The subscription-based online model gives parents access to clinical experts in child development. In India, it costs approximately 30 per cent of regular therapy sessions, making it a more affordable option for middle-class families.
Keeping the aim to educate and empower parents to help take care of their children better, during the onset of the pandemic, Mom’s Belief also launched a Pay-As-You-Like campaign that works on a model under which parents can choose to pay any amount they feel comfortable paying or could afford during that period.
For those unable to afford any amount, they could also opt-out from paying and are entitled to our free Comprehensive Online Home Program or E-therapy sessions for a period of one month. Many parents have reached out to us in the past few months via this initiative. Top three therapies opted by parents for their children under this initiative were speech therapy (60 per cent), occupational therapy (15 per cent0 and structured learning/ behavioral therapy (25 per cent).
What needs to be done, from a medical clinical perspective to improve the availability of these services across India? Do we as a country have enough clinical and other staff for such services?
We need to address both the demand and supply for services. Rehabilitation which is the most important part of mental health is very limited and largely the result of efforts of individual persons and voluntary organisations. What is needed is evidence–based medical and psycho-social interventions that can address a wide range of mental health problems, including prevention and management.

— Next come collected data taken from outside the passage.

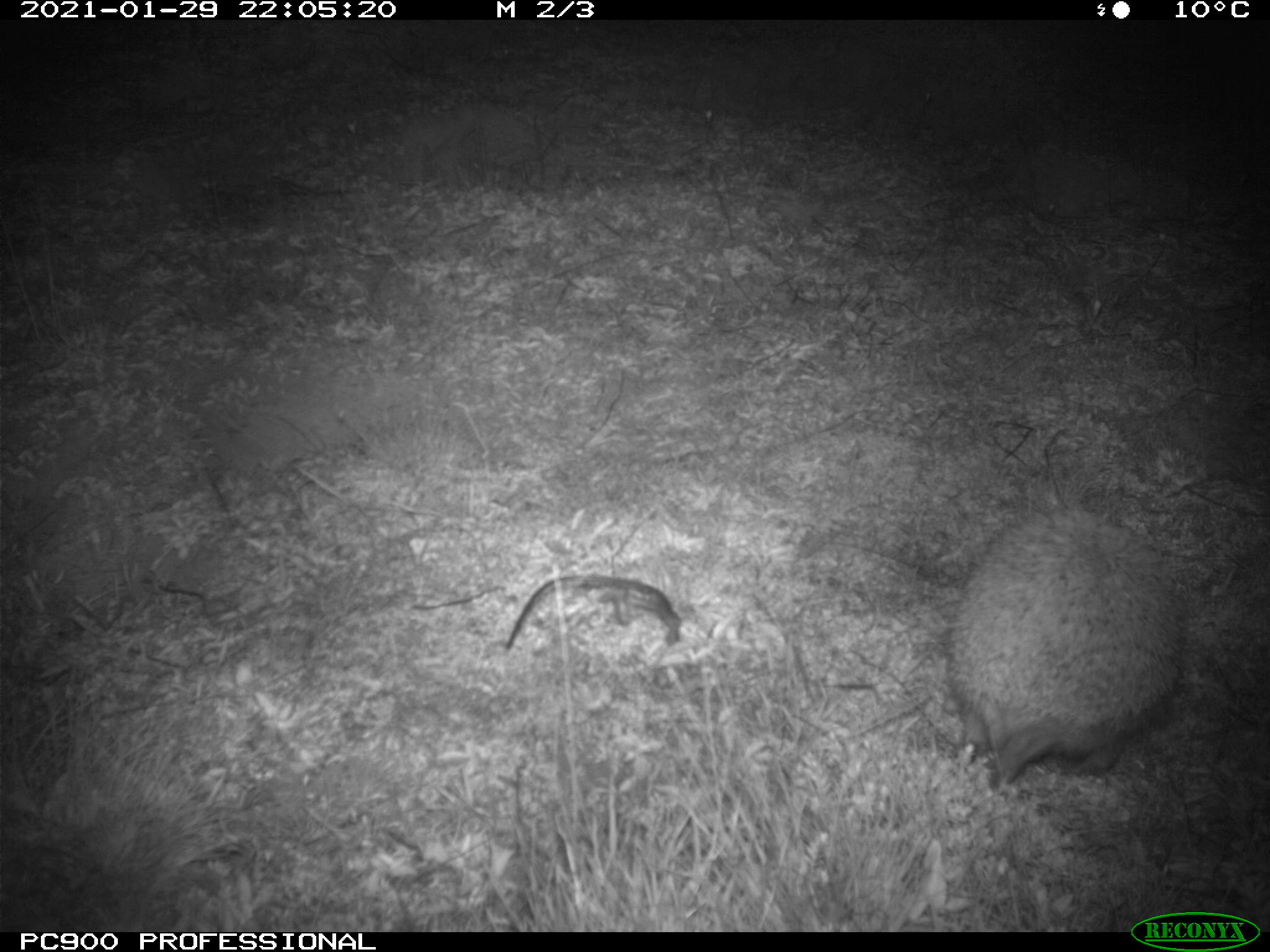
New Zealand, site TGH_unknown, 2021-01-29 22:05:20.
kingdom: Animalia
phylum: Chordata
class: Mammalia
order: Eulipotyphla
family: Erinaceidae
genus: Erinaceus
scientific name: Erinaceus europaeus europaeus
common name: european hedgehog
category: hedgehog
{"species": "hedgehog (european hedgehog) (Erinaceus europaeus europaeus)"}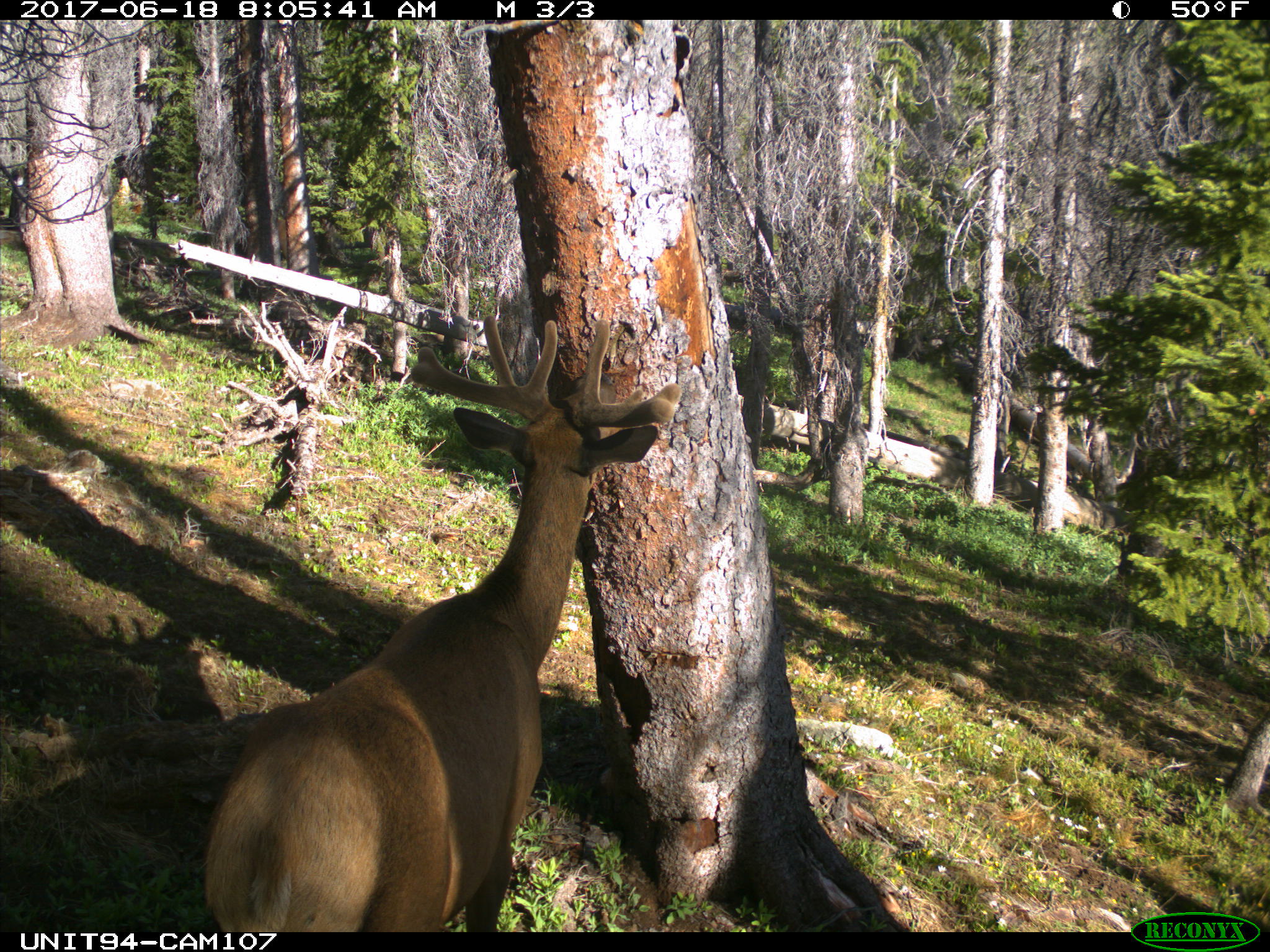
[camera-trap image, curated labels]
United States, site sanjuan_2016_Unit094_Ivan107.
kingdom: Animalia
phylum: Chordata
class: Mammalia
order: Artiodactyla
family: Cervidae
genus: Cervus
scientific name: Cervus elaphus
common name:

According to prevalence estimates, one in eight children aged 2-9 years living in India may have at least one neuro-developmental disorder, such as hearing-impairment, autism, cerebral palsy, ADHD and learning disability. Studies also suggest that approximately 13 per cent of the entire population may be suffering from some kind of mental health disorders, 10 per cent with minor ailments like anxiety stress, etc while the remaining with serious disorders. And these percentages are growing at a steady rate and India is not prepared, taking into consideration the acute shortage of clinical professionals, including psychiatrists and psychologists.
What is the distribution of the 108 centres across India? Is there a rural-urban divide?
60 per cent of centers are in tier 1 metropolitan cities, another 25 per cent in tier 2 cities and 15 per cent in tier 3 and 4.